Okay, great. Any sense of the stages of development you can give us? Probably not.
No, sorry.
Okay, all right. I guess just long-term, can you give us a best guess of when you think you can be on market for flu and COVID? And again, I realize you have a partner in this. And then the last question, just the Bill and Melinda Gates candidates, rotavirus, malaria, universal flu, just any idea when those might be in the clinic? Thanks.
Okay, so two questions, one on timelines for potential approvals for flu and COVID, and a follow-up question on the programs within Bill and Melinda Gates.

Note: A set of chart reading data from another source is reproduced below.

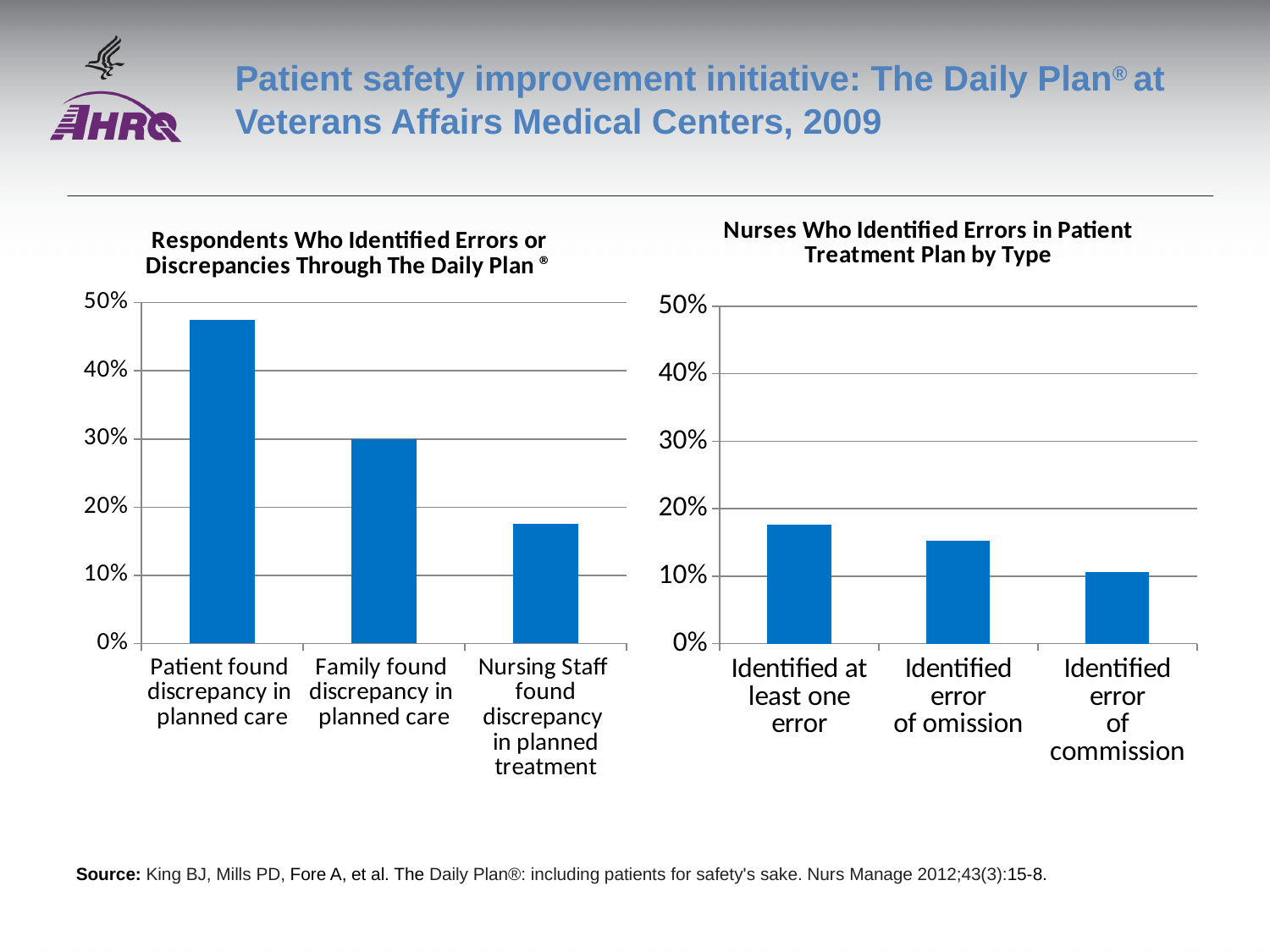
In the left chart, 'Respondents Who Identified Errors or Discrepancies Through The Daily Plan', is the value for 'Nursing Staff found discrepancy in planned treatment' greater or less than 20%? less How many categories are shown in the left chart, 'Respondents Who Identified Errors or Discrepancies Through The Daily Plan'? 3 What is the highest value shown on the vertical axis of the right chart, 'Nurses Who Identified Errors in Patient Treatment Plan by Type'? 50% In the right chart, 'Nurses Who Identified Errors in Patient Treatment Plan by Type', which is larger: 'Identified error of omission' or 'Identified error of commission'? Identified error of omission In the right chart, 'Nurses Who Identified Errors in Patient Treatment Plan by Type', which category has the highest value? Identified at least one error In the left chart, 'Respondents Who Identified Errors or Discrepancies Through The Daily Plan', do the values rise or fall from left to right? fall In the left chart, 'Respondents Who Identified Errors or Discrepancies Through The Daily Plan', is the value for 'Patient found discrepancy in planned care' greater or less than 40%? greater In the right chart, 'Nurses Who Identified Errors in Patient Treatment Plan by Type', which category has the lowest value? Identified error of commission In the left chart, 'Respondents Who Identified Errors or Discrepancies Through The Daily Plan', which category has the lowest value? Nursing Staff found discrepancy in planned treatment In the right chart, 'Nurses Who Identified Errors in Patient Treatment Plan by Type', is the value for 'Identified error of omission' greater or less than 20%? less In the left chart, 'Respondents Who Identified Errors or Discrepancies Through The Daily Plan', which category has the highest value? Patient found discrepancy in planned care What kind of chart is the left chart, 'Respondents Who Identified Errors or Discrepancies Through The Daily Plan'? bar chart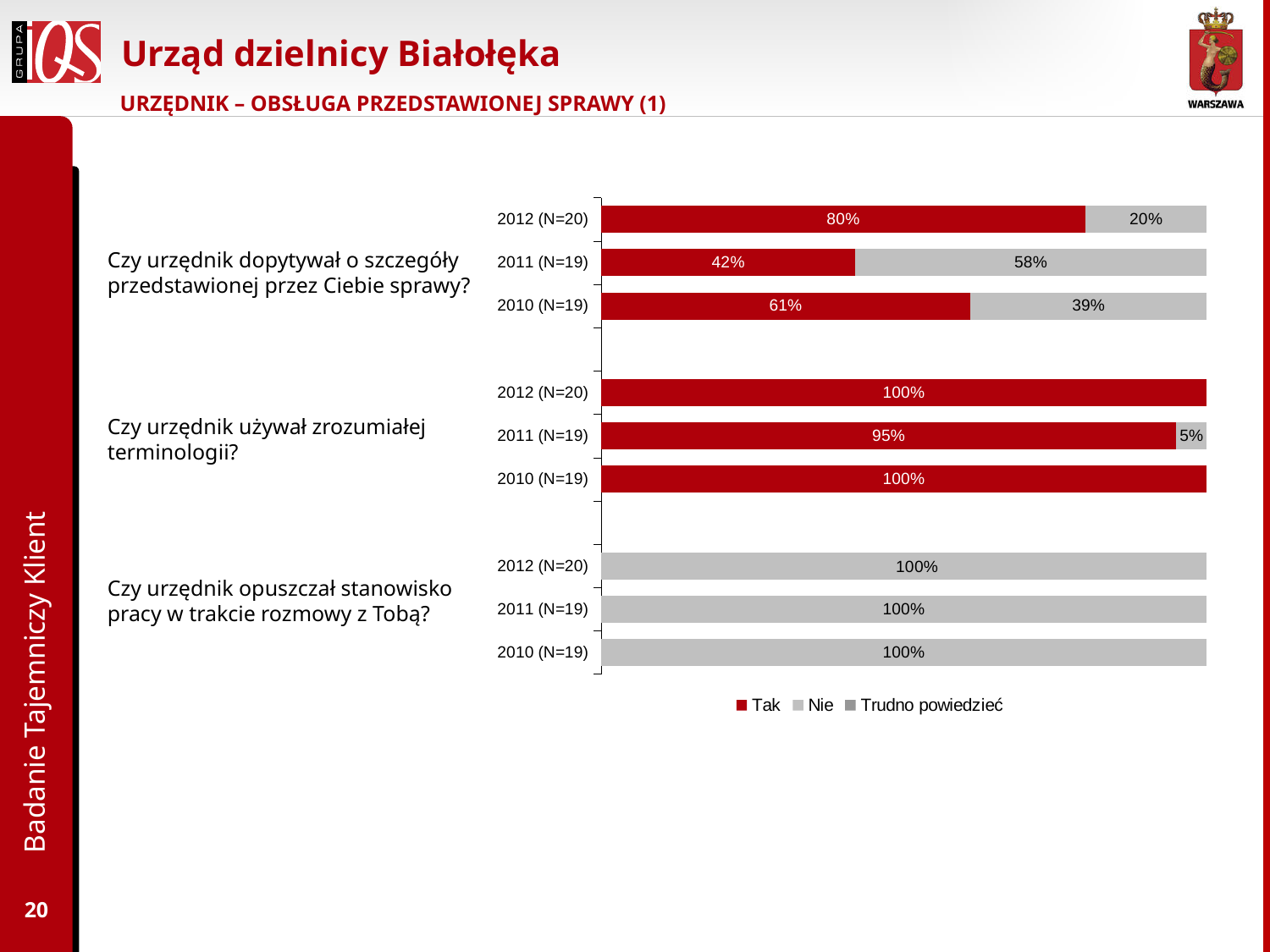
For the question "Czy urzędnik dopytywał o szczegóły przedstawionej przez Ciebie sprawy?", what is the "Tak" value for 2012 (N=20)? 80% For the question "Czy urzędnik używał zrozumiałej terminologii?", what is the "Tak" value for 2012 (N=20)? 100% How many series does the legend list? 3 For the question "Czy urzędnik opuszczał stanowisko pracy w trakcie rozmowy z Tobą?", what is the "Nie" value for 2010 (N=19)? 100% For the question "Czy urzędnik używał zrozumiałej terminologii?", what is the "Nie" value for 2011 (N=19)? 5% For the question "Czy urzędnik dopytywał o szczegóły przedstawionej przez Ciebie sprawy?", what is the "Tak" value for 2010 (N=19)? 61% For the question "Czy urzędnik dopytywał o szczegóły przedstawionej przez Ciebie sprawy?", which year has the lowest "Tak" value? 2011 (N=19) For the question "Czy urzędnik dopytywał o szczegóły przedstawionej przez Ciebie sprawy?", which year has the highest "Tak" value? 2012 (N=20) For the question "Czy urzędnik dopytywał o szczegóły przedstawionej przez Ciebie sprawy?", what is the difference between the "Tak" values for 2012 (N=20) and 2011 (N=19)? 38% What type of chart is shown on the slide? bar chart For the question "Czy urzędnik dopytywał o szczegóły przedstawionej przez Ciebie sprawy?", what is the "Nie" value for 2011 (N=19)? 58% What are the legend entries of the chart? Tak, Nie, Trudno powiedzieć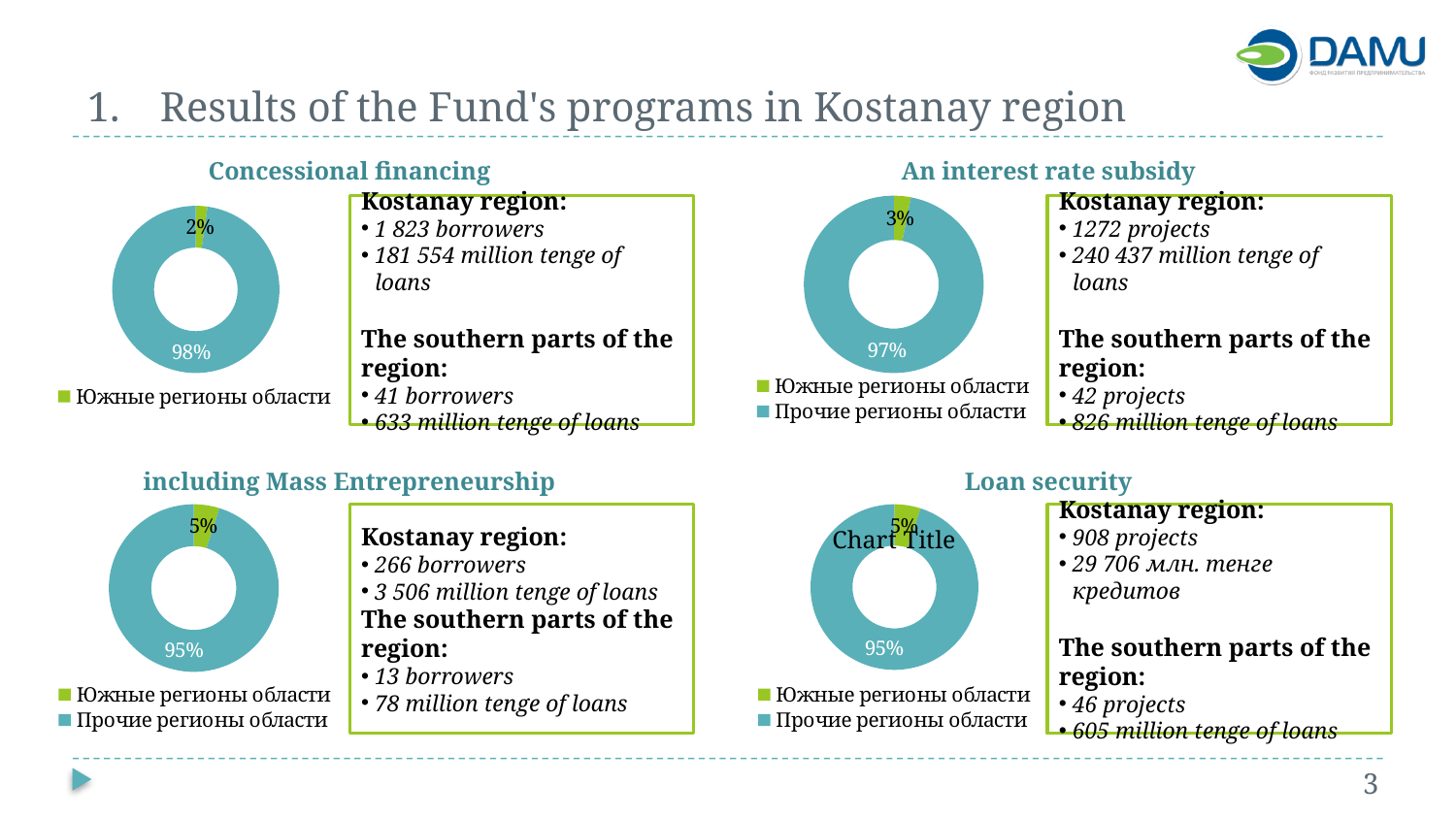
How many slices does the 'including Mass Entrepreneurship' chart have? 2 In the 'Concessional financing' chart, what share is shown for the 'Южные регионы области' slice? 2% What type of chart is used under 'Concessional financing'? Donut (pie) chart In the 'An interest rate subsidy' chart, what share is shown for 'Южные регионы области'? 3% How many entries does the legend of the 'Loan security' chart list? 2 In the 'An interest rate subsidy' chart, what is the difference in percentage points between the two slices? 94 In the 'Loan security' chart, what share is shown for 'Прочие регионы области'? 95% In the 'Concessional financing' chart, what share is shown for the larger slice? 98% In the 'An interest rate subsidy' chart, which slice is larger, 'Южные регионы области' or 'Прочие регионы области'? Прочие регионы области In the 'including Mass Entrepreneurship' chart, what share is shown for 'Южные регионы области'? 5% What placeholder title text appears over the 'Loan security' chart? Chart Title In the 'An interest rate subsidy' chart, what share is shown for 'Прочие регионы области'? 97%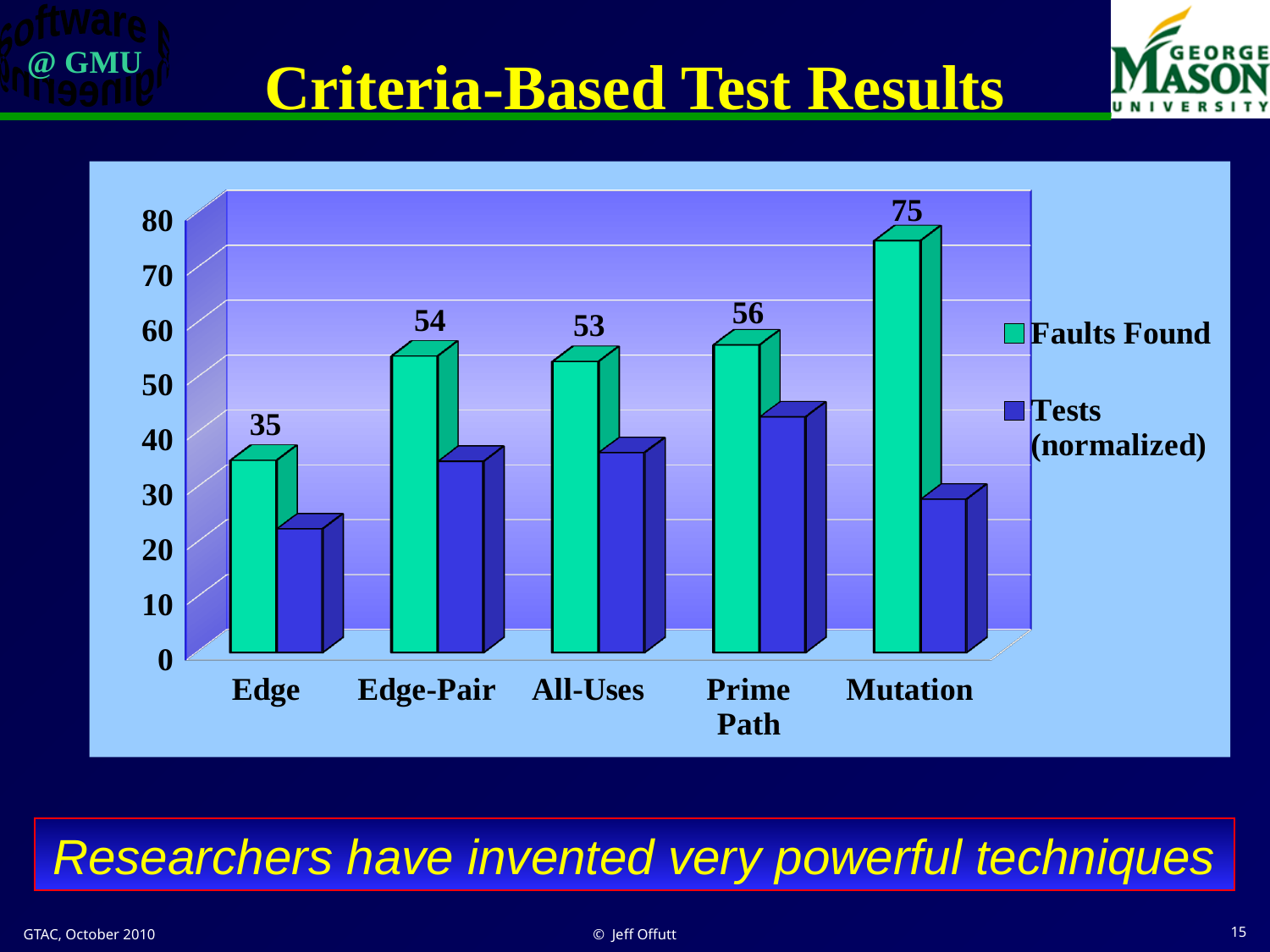
Which criterion has the lowest Faults Found value? Edge Which criterion has the highest Faults Found value? Mutation What is the Faults Found value for Edge-Pair? 54 Which has a higher Faults Found value, Edge-Pair or All-Uses? Edge-Pair Which criterion has the highest Tests (normalized) value? Prime Path What is the difference between the Faults Found values for Mutation and Edge? 40 Is the Tests (normalized) value for Mutation greater or less than 40? less How many series does the legend list? 2 What is the Faults Found value for Prime Path? 56 How many criteria are shown on the x axis? 5 What is the Faults Found value for Mutation? 75 Is the Tests (normalized) value for Edge greater or less than 30? less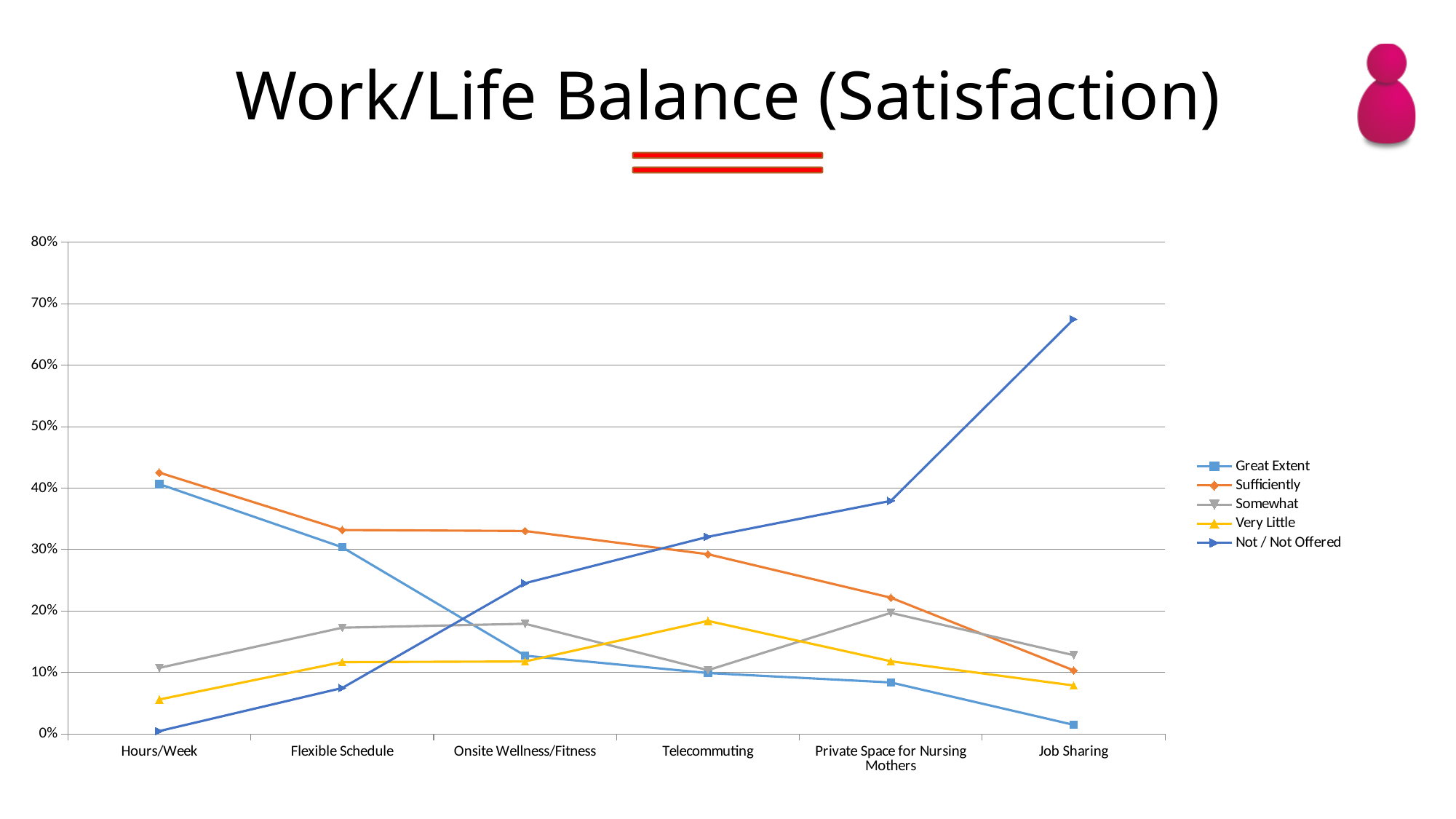
Is the value for Great Extent at Job Sharing greater or less than 10%? less Which category has the highest value for the Great Extent series? Hours/Week Does the Great Extent series rise or fall from Hours/Week to Job Sharing? fall How many series does the legend list? 5 What kind of chart is shown on the slide? line chart Does the Not / Not Offered series rise or fall from Hours/Week to Job Sharing? rise Which category has the lowest value for the Not / Not Offered series? Hours/Week Is the value for Sufficiently at Hours/Week greater or less than 40%? greater Is the value for Not / Not Offered at Job Sharing greater or less than 60%? greater At Private Space for Nursing Mothers, which is larger: Somewhat or Very Little? Somewhat How many categories are shown on the x axis? 6 Which category has the highest value for the Not / Not Offered series? Job Sharing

I can take the BMJF question if you want, yes. So you're right, Roy, there is a set of indications which we're working on with the Gates Foundation. Today, I guess the work is actually pretty early in preclinical, so it's difficult for me to give any guidance in terms of clinical timeline. There's a lot of science being worked on, quite cutting edge science, but that's not quite yet ready for the clinic.
Right. And regarding the question on, I think it was about when it could be launched or would the flu and COVID vaccines come to the market again, we had to comment right now because the phase one and two trials are basically about to start. And so we will sort of like get better projections as the trials are progressing. And again, don't want to disclose right now.
Okay. Thank you.
We have no further questions at this time. I would now like to turn the floor back over to management for closing comments.
With this, we would like to conclude this conference call. Thank you very much for your participation. Stay safe and please don't hesitate to contact us should you have any further questions. Thank you and goodbye.
Ladies and gentlemen, this does conclude today's teleconference. You may disconnect your lines at this time. Thank you for your participation and have a wonderful day.